▶ Vorliegender Text

══════

Aus dem Buch: "Ahaus – das Buch zum Castor" Verlag Klemm & Ölschläger, 1999
Castortransporte von Hamm nach Ahaus
Zwei Bürgerinitiativen wehren sich gegen Atomkraft
Seit dem Castortransport im März 1998 ins Brennelemente-Zwischenlager Ahaus kennt fast jeder Interessierte dieses Städtchen im Münsterland. Der Widerstand war beachtlich, das Medienecho auch. Doch was die wenigsten wissen: Der Transport im Frühjahr 1998 war der bereits 59. Castor-Transport nach Ahaus. Warum wurden die 58 vorangegangenen Transporte kaum beachtet?
Diese Transporte kamen aus dem Thorium-Hochtemperatur-Reaktor (THTR) in Hamm-Uentrop. 1971 wurde mit dem Bau des Atomkraftwerkes begonnen, 1976 sollte es betriebsbereit sein. Das erwies sich als Illusion. Die Vereinigten Elektrizitätswerke (VEW) als Betreiber hatten die Probleme beim Bau unterschätzt.
1975 bildeten sich kleine Gruppen von Atomkraftwerksgegnern im Raum Hamm. Angesprochen und zusammengeführt wurden sie von einer gewaltfreien Aktionsgruppe aus Arnsberg/Neheim-Hüsten, die sich inhaltlich an der gewaltfrei-anarchistischen Zeitschrift "Graswurzelrevolution" orientierte. Erste Akteure des einheimischen Widerstandes kamen hauptsächlich aus der Westfälisch-Lippischen Landjugend und der Deutschen Friedensgesellschaft/Internationale der Kriegsgegner (DFG/IDK). Der Protest richtete sich vorläufig noch nicht gegen den Thorium-Hochtemperatur-Reaktor, sondern gegen das zweite geplante Atomkraftwerk in Hamm vom Typ Druckwasserreaktor.
Im Vordergrund standen zur damaligen Zeit sehr stark Informationsprobleme. Es gab nur wenige Flugblätter aus dem geplanten süddeutschen Atomstandort Wyhl, ein oder zwei Bücher erschienen irgendwann zum Thema.
Da die Zeit drängte und der Erörterungstermin für den geplanten Druckwasserreaktor nahte, gründeten etwa 60 Menschen im Februar 1976 die "Bürgerinitiative Umweltschutz Hamm", die heute noch besteht.
Widerspruch formulieren und artikulieren, Flugblätter schreiben und verteilen, mit einem Skelett durch die Fußgängerzone laufen, das überregional organisierte Zeltlager unterstützen, den Platz am geplanten Informationszentrum der VEW besetzen - für all das gab es keine lange Vorbereitungszeit. Nach drei Jahren wurde deutlich: Der Druckwasserreaktor wird nicht gebaut und der THTR Hamm so schnell nicht fertig. Bisher hatte niemand zu hoffen gewagt, daß man gegen ein bereits im Bau befindliches Atomkraftwerk noch etwas ausrichten könnte. Doch der Kampf gegen die Inbetriebnahme des THTR sollte alle zukünftigen Aktivitäten bestimmen. Er wurde der neue Arbeitsschwerpunkt der Bürgerinitiative.

══════

▶ Gezeigtes Material

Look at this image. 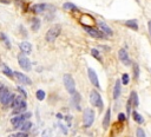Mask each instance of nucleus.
<instances>
[{
  "mask_svg": "<svg viewBox=\"0 0 151 137\" xmlns=\"http://www.w3.org/2000/svg\"><path fill=\"white\" fill-rule=\"evenodd\" d=\"M118 57H119V60H121L124 65H126V66L131 65V59H130V57H129V55H127V51H126L125 48H121V50H119Z\"/></svg>",
  "mask_w": 151,
  "mask_h": 137,
  "instance_id": "obj_8",
  "label": "nucleus"
},
{
  "mask_svg": "<svg viewBox=\"0 0 151 137\" xmlns=\"http://www.w3.org/2000/svg\"><path fill=\"white\" fill-rule=\"evenodd\" d=\"M122 82H123L124 85H127V84H129V75H127V73H124V75L122 76Z\"/></svg>",
  "mask_w": 151,
  "mask_h": 137,
  "instance_id": "obj_30",
  "label": "nucleus"
},
{
  "mask_svg": "<svg viewBox=\"0 0 151 137\" xmlns=\"http://www.w3.org/2000/svg\"><path fill=\"white\" fill-rule=\"evenodd\" d=\"M125 25H126L127 27L132 28V30H135V31L138 30V24H137V20H136V19H134V20H126V21H125Z\"/></svg>",
  "mask_w": 151,
  "mask_h": 137,
  "instance_id": "obj_19",
  "label": "nucleus"
},
{
  "mask_svg": "<svg viewBox=\"0 0 151 137\" xmlns=\"http://www.w3.org/2000/svg\"><path fill=\"white\" fill-rule=\"evenodd\" d=\"M72 102H73V104L77 107V109L79 110L80 107H79V102H80V95L78 92H74L73 93V98H72Z\"/></svg>",
  "mask_w": 151,
  "mask_h": 137,
  "instance_id": "obj_20",
  "label": "nucleus"
},
{
  "mask_svg": "<svg viewBox=\"0 0 151 137\" xmlns=\"http://www.w3.org/2000/svg\"><path fill=\"white\" fill-rule=\"evenodd\" d=\"M26 110V102L24 100L20 105H19L18 108H15V109H13V116L15 115V116H18V115H21V113H24V111Z\"/></svg>",
  "mask_w": 151,
  "mask_h": 137,
  "instance_id": "obj_16",
  "label": "nucleus"
},
{
  "mask_svg": "<svg viewBox=\"0 0 151 137\" xmlns=\"http://www.w3.org/2000/svg\"><path fill=\"white\" fill-rule=\"evenodd\" d=\"M91 55L94 57V58H97V59H99L100 60V56H99V51L97 50V48H92L91 50Z\"/></svg>",
  "mask_w": 151,
  "mask_h": 137,
  "instance_id": "obj_27",
  "label": "nucleus"
},
{
  "mask_svg": "<svg viewBox=\"0 0 151 137\" xmlns=\"http://www.w3.org/2000/svg\"><path fill=\"white\" fill-rule=\"evenodd\" d=\"M63 7H64L65 10H72V11L78 10V8H77V6L73 5V4H71V3H65V4L63 5Z\"/></svg>",
  "mask_w": 151,
  "mask_h": 137,
  "instance_id": "obj_26",
  "label": "nucleus"
},
{
  "mask_svg": "<svg viewBox=\"0 0 151 137\" xmlns=\"http://www.w3.org/2000/svg\"><path fill=\"white\" fill-rule=\"evenodd\" d=\"M20 50H21V53L24 55H30L32 52V45L28 42H23L20 44Z\"/></svg>",
  "mask_w": 151,
  "mask_h": 137,
  "instance_id": "obj_12",
  "label": "nucleus"
},
{
  "mask_svg": "<svg viewBox=\"0 0 151 137\" xmlns=\"http://www.w3.org/2000/svg\"><path fill=\"white\" fill-rule=\"evenodd\" d=\"M31 128H32V123H31V122H28V121H25V122L20 125V129H21V131H24V132L28 131Z\"/></svg>",
  "mask_w": 151,
  "mask_h": 137,
  "instance_id": "obj_22",
  "label": "nucleus"
},
{
  "mask_svg": "<svg viewBox=\"0 0 151 137\" xmlns=\"http://www.w3.org/2000/svg\"><path fill=\"white\" fill-rule=\"evenodd\" d=\"M35 96H37V99L38 100H44V98H45V91H43V90H38L37 91V93H35Z\"/></svg>",
  "mask_w": 151,
  "mask_h": 137,
  "instance_id": "obj_25",
  "label": "nucleus"
},
{
  "mask_svg": "<svg viewBox=\"0 0 151 137\" xmlns=\"http://www.w3.org/2000/svg\"><path fill=\"white\" fill-rule=\"evenodd\" d=\"M134 71H135V79H138V77H139V67H138L137 64L134 65Z\"/></svg>",
  "mask_w": 151,
  "mask_h": 137,
  "instance_id": "obj_29",
  "label": "nucleus"
},
{
  "mask_svg": "<svg viewBox=\"0 0 151 137\" xmlns=\"http://www.w3.org/2000/svg\"><path fill=\"white\" fill-rule=\"evenodd\" d=\"M126 109H127V113H130V111H131V102H130V100L127 102V107H126Z\"/></svg>",
  "mask_w": 151,
  "mask_h": 137,
  "instance_id": "obj_38",
  "label": "nucleus"
},
{
  "mask_svg": "<svg viewBox=\"0 0 151 137\" xmlns=\"http://www.w3.org/2000/svg\"><path fill=\"white\" fill-rule=\"evenodd\" d=\"M33 23H32V30L33 31H38V30H39V27H40V20L39 19H33L32 20Z\"/></svg>",
  "mask_w": 151,
  "mask_h": 137,
  "instance_id": "obj_23",
  "label": "nucleus"
},
{
  "mask_svg": "<svg viewBox=\"0 0 151 137\" xmlns=\"http://www.w3.org/2000/svg\"><path fill=\"white\" fill-rule=\"evenodd\" d=\"M118 119H119V121H125V119H126V116H125V113H123V112H121L119 115H118Z\"/></svg>",
  "mask_w": 151,
  "mask_h": 137,
  "instance_id": "obj_34",
  "label": "nucleus"
},
{
  "mask_svg": "<svg viewBox=\"0 0 151 137\" xmlns=\"http://www.w3.org/2000/svg\"><path fill=\"white\" fill-rule=\"evenodd\" d=\"M87 75H89L90 82L92 83L93 86L97 88V89H100V84H99V80H98V76H97L96 72H94L93 68H91V67L87 68Z\"/></svg>",
  "mask_w": 151,
  "mask_h": 137,
  "instance_id": "obj_7",
  "label": "nucleus"
},
{
  "mask_svg": "<svg viewBox=\"0 0 151 137\" xmlns=\"http://www.w3.org/2000/svg\"><path fill=\"white\" fill-rule=\"evenodd\" d=\"M132 117H134V119L138 123V124H143L144 123V118H143V116L141 115V113H138L137 111H134L132 112Z\"/></svg>",
  "mask_w": 151,
  "mask_h": 137,
  "instance_id": "obj_18",
  "label": "nucleus"
},
{
  "mask_svg": "<svg viewBox=\"0 0 151 137\" xmlns=\"http://www.w3.org/2000/svg\"><path fill=\"white\" fill-rule=\"evenodd\" d=\"M58 125H59V128H60V129L63 130V132H64V135H67V129H66V128H65V127H64L63 124H58Z\"/></svg>",
  "mask_w": 151,
  "mask_h": 137,
  "instance_id": "obj_36",
  "label": "nucleus"
},
{
  "mask_svg": "<svg viewBox=\"0 0 151 137\" xmlns=\"http://www.w3.org/2000/svg\"><path fill=\"white\" fill-rule=\"evenodd\" d=\"M148 30H149V34H150V37H151V20L148 21Z\"/></svg>",
  "mask_w": 151,
  "mask_h": 137,
  "instance_id": "obj_37",
  "label": "nucleus"
},
{
  "mask_svg": "<svg viewBox=\"0 0 151 137\" xmlns=\"http://www.w3.org/2000/svg\"><path fill=\"white\" fill-rule=\"evenodd\" d=\"M46 8H48V6L45 5V4H35V5L32 6V10H33L34 13H43Z\"/></svg>",
  "mask_w": 151,
  "mask_h": 137,
  "instance_id": "obj_15",
  "label": "nucleus"
},
{
  "mask_svg": "<svg viewBox=\"0 0 151 137\" xmlns=\"http://www.w3.org/2000/svg\"><path fill=\"white\" fill-rule=\"evenodd\" d=\"M13 76L18 79V82H20L21 84H25V85H30L32 82H31V79L26 76V75H24V73H21V72H14L13 73Z\"/></svg>",
  "mask_w": 151,
  "mask_h": 137,
  "instance_id": "obj_10",
  "label": "nucleus"
},
{
  "mask_svg": "<svg viewBox=\"0 0 151 137\" xmlns=\"http://www.w3.org/2000/svg\"><path fill=\"white\" fill-rule=\"evenodd\" d=\"M18 91H19V92H20V93H21V95H23L24 97H26V96H27V93H26V91H25V90H24L23 88H20V86H19V88H18Z\"/></svg>",
  "mask_w": 151,
  "mask_h": 137,
  "instance_id": "obj_35",
  "label": "nucleus"
},
{
  "mask_svg": "<svg viewBox=\"0 0 151 137\" xmlns=\"http://www.w3.org/2000/svg\"><path fill=\"white\" fill-rule=\"evenodd\" d=\"M0 37H1L3 38V40L6 43V45H7V47H11V45H10V43H8V38L6 37V36H4V34L1 33V34H0Z\"/></svg>",
  "mask_w": 151,
  "mask_h": 137,
  "instance_id": "obj_33",
  "label": "nucleus"
},
{
  "mask_svg": "<svg viewBox=\"0 0 151 137\" xmlns=\"http://www.w3.org/2000/svg\"><path fill=\"white\" fill-rule=\"evenodd\" d=\"M129 100L132 103V105H134L135 108L138 107L139 100H138V95H137L136 91H132V92H131V96H130V99H129Z\"/></svg>",
  "mask_w": 151,
  "mask_h": 137,
  "instance_id": "obj_17",
  "label": "nucleus"
},
{
  "mask_svg": "<svg viewBox=\"0 0 151 137\" xmlns=\"http://www.w3.org/2000/svg\"><path fill=\"white\" fill-rule=\"evenodd\" d=\"M3 73L6 75V76L10 77V78L13 77V72H12V70H11L10 67H7V66H4V68H3Z\"/></svg>",
  "mask_w": 151,
  "mask_h": 137,
  "instance_id": "obj_24",
  "label": "nucleus"
},
{
  "mask_svg": "<svg viewBox=\"0 0 151 137\" xmlns=\"http://www.w3.org/2000/svg\"><path fill=\"white\" fill-rule=\"evenodd\" d=\"M121 92H122V84H121V80H116L115 88H113V98L117 99V98L121 96Z\"/></svg>",
  "mask_w": 151,
  "mask_h": 137,
  "instance_id": "obj_13",
  "label": "nucleus"
},
{
  "mask_svg": "<svg viewBox=\"0 0 151 137\" xmlns=\"http://www.w3.org/2000/svg\"><path fill=\"white\" fill-rule=\"evenodd\" d=\"M85 31L90 34L91 37H93V38H103L104 37V34L99 31V30H97V28H94V27H90V26H85Z\"/></svg>",
  "mask_w": 151,
  "mask_h": 137,
  "instance_id": "obj_9",
  "label": "nucleus"
},
{
  "mask_svg": "<svg viewBox=\"0 0 151 137\" xmlns=\"http://www.w3.org/2000/svg\"><path fill=\"white\" fill-rule=\"evenodd\" d=\"M60 32H62V26L60 25H53L46 33V40L50 42V43L54 42L57 38L59 37Z\"/></svg>",
  "mask_w": 151,
  "mask_h": 137,
  "instance_id": "obj_2",
  "label": "nucleus"
},
{
  "mask_svg": "<svg viewBox=\"0 0 151 137\" xmlns=\"http://www.w3.org/2000/svg\"><path fill=\"white\" fill-rule=\"evenodd\" d=\"M98 26L100 28V32H103L104 34H106V36L111 37L113 34V31L111 30V27L105 23V21H98Z\"/></svg>",
  "mask_w": 151,
  "mask_h": 137,
  "instance_id": "obj_11",
  "label": "nucleus"
},
{
  "mask_svg": "<svg viewBox=\"0 0 151 137\" xmlns=\"http://www.w3.org/2000/svg\"><path fill=\"white\" fill-rule=\"evenodd\" d=\"M94 121V111L90 108L84 110V115H83V122H84V127L85 128H90L92 125Z\"/></svg>",
  "mask_w": 151,
  "mask_h": 137,
  "instance_id": "obj_4",
  "label": "nucleus"
},
{
  "mask_svg": "<svg viewBox=\"0 0 151 137\" xmlns=\"http://www.w3.org/2000/svg\"><path fill=\"white\" fill-rule=\"evenodd\" d=\"M43 137H48V130H45L43 132Z\"/></svg>",
  "mask_w": 151,
  "mask_h": 137,
  "instance_id": "obj_39",
  "label": "nucleus"
},
{
  "mask_svg": "<svg viewBox=\"0 0 151 137\" xmlns=\"http://www.w3.org/2000/svg\"><path fill=\"white\" fill-rule=\"evenodd\" d=\"M63 80H64V85H65L67 92L71 93V95H73V93L76 92V83H74L73 77H72L71 75L66 73V75H64Z\"/></svg>",
  "mask_w": 151,
  "mask_h": 137,
  "instance_id": "obj_3",
  "label": "nucleus"
},
{
  "mask_svg": "<svg viewBox=\"0 0 151 137\" xmlns=\"http://www.w3.org/2000/svg\"><path fill=\"white\" fill-rule=\"evenodd\" d=\"M110 119H111V110L107 109L106 112H105V116H104V119H103V128L104 130H106L110 125Z\"/></svg>",
  "mask_w": 151,
  "mask_h": 137,
  "instance_id": "obj_14",
  "label": "nucleus"
},
{
  "mask_svg": "<svg viewBox=\"0 0 151 137\" xmlns=\"http://www.w3.org/2000/svg\"><path fill=\"white\" fill-rule=\"evenodd\" d=\"M136 136H137V137H146V136H145V132H144V130H143L142 128H138V129H137Z\"/></svg>",
  "mask_w": 151,
  "mask_h": 137,
  "instance_id": "obj_28",
  "label": "nucleus"
},
{
  "mask_svg": "<svg viewBox=\"0 0 151 137\" xmlns=\"http://www.w3.org/2000/svg\"><path fill=\"white\" fill-rule=\"evenodd\" d=\"M18 63H19V65H20V67L24 68L25 71H30L31 67H32L30 59L24 53H19L18 55Z\"/></svg>",
  "mask_w": 151,
  "mask_h": 137,
  "instance_id": "obj_6",
  "label": "nucleus"
},
{
  "mask_svg": "<svg viewBox=\"0 0 151 137\" xmlns=\"http://www.w3.org/2000/svg\"><path fill=\"white\" fill-rule=\"evenodd\" d=\"M7 91H8V90H7V88H6V86H1V88H0V99L3 98V96H4Z\"/></svg>",
  "mask_w": 151,
  "mask_h": 137,
  "instance_id": "obj_31",
  "label": "nucleus"
},
{
  "mask_svg": "<svg viewBox=\"0 0 151 137\" xmlns=\"http://www.w3.org/2000/svg\"><path fill=\"white\" fill-rule=\"evenodd\" d=\"M24 102V99L21 98V97H15L14 99H13V102L11 103V108H13V109H15V108H18L19 105L21 104V103Z\"/></svg>",
  "mask_w": 151,
  "mask_h": 137,
  "instance_id": "obj_21",
  "label": "nucleus"
},
{
  "mask_svg": "<svg viewBox=\"0 0 151 137\" xmlns=\"http://www.w3.org/2000/svg\"><path fill=\"white\" fill-rule=\"evenodd\" d=\"M90 103H91L93 107H97L99 110H102L103 107H104V103H103L102 96H100L99 92L96 91V90H92L91 93H90Z\"/></svg>",
  "mask_w": 151,
  "mask_h": 137,
  "instance_id": "obj_1",
  "label": "nucleus"
},
{
  "mask_svg": "<svg viewBox=\"0 0 151 137\" xmlns=\"http://www.w3.org/2000/svg\"><path fill=\"white\" fill-rule=\"evenodd\" d=\"M28 135L26 134V132H24V131H21V132H18V134H15V135H13L12 137H27Z\"/></svg>",
  "mask_w": 151,
  "mask_h": 137,
  "instance_id": "obj_32",
  "label": "nucleus"
},
{
  "mask_svg": "<svg viewBox=\"0 0 151 137\" xmlns=\"http://www.w3.org/2000/svg\"><path fill=\"white\" fill-rule=\"evenodd\" d=\"M31 117V113L30 112H26V113H21V115H19V116H14L12 119H11V122L13 124L14 128H20V125L26 121L27 118Z\"/></svg>",
  "mask_w": 151,
  "mask_h": 137,
  "instance_id": "obj_5",
  "label": "nucleus"
}]
</instances>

══════

▶ Aufgaben
(1) Beantworten Sie zum Text über die Castortransporte von Hamm nach Ahaus diese Fragen:
(a) Der wievielte Castor-Transport nach Ahaus war der Transport im Frühjahr 1998?
(b) In welchem Jahr sollte der Thorium-Hochtemperatur-Reaktor in Hamm-Uentrop betriebsbereit sein?
(c) Wie viele Menschen gründeten im Februar 1976 die "Bürgerinitiative Umweltschutz Hamm"?
(2) Schreiben Sie den Text über die Castortransporte von Hamm nach Ahaus im Anschluss an seinen letzten Satz weiter.

▶ Lösungen je Aufgabe
(1)
(a) Es war der 59. Castor-Transport nach Ahaus.
(b) Er sollte 1976 betriebsbereit sein.
(c) Etwa 60 Menschen gründeten sie.

(2)
Gemeinsamkeiten zwischen Ahaus und Hamm
Umfangreiche, länger als ein Jahrzehnt dauernde Aktivitäten auf juristischer Ebene erzielten neue Erkenntnisse und konnten durch den Einfluß der Medienöffentlichkeit einen kurzen Baustopp bewirken. Die Rechtsanwältin Wiltrud Rülle-Hengesbach nahm nicht nur die Interessen der Hammer, sondern auch der Ahauser Kläger wahr. Die Bürgerinitiative in Hamm führte zahlreiche Veranstaltungen durch, mobilisierte mit aller Kraft für Demonstrationen, propagierte die Stromgeldverweigerung als "zivilen Ungehorsam", um neue Wege im Widerstand zu gehen. Doch das Echo in der Bevölkerung blieb über einen langen Zeitraum zurückhaltend.
Der Großteil der örtlichen Bevölkerung zeigte relativ wenig Interesse an politischen Fragen und war politischen Aktivitäten gegenüber sehr passiv eingestellt. In Hamm-Uentrop wie in Ahaus lebten Umweltschützerlnnen in einer ländlichen, konservativ eingestellten Umgebung. Die in Hamm direkt benachbarte Industriearbeiterschaft war technikgläubig und den Ansichten der Bürgerinitiative mindestens ebenso unaufgeschlossen, wie die Bauern die in Hamm-Uentrop ihr Land den VEW gewinnbringend verkauft hatten. In Ahaus wurden mit der Zustimmung zum Brennelemente-Zwischenlager ebenfalls finanzielle Zuwendungen verknüpft - auch das ist eine Parallele.
Beide Bürgeritiativen an den zwei verschiedenen Standorten versuchten über zwei Jahrzehnte hinweg durch eine aufeinander abgestimmte Kombination von Öffentlichkeitsarbeit, juristischem Widerstand und gewaltfreien, direkten Aktionen den Betrieb der jeweiligen atomaren Anlage zu verhindern. In "Hochzeiten" des Widerstandes bestanden oft erhebliche Schwierigkeiten, diese Linie auch durchzuhalten.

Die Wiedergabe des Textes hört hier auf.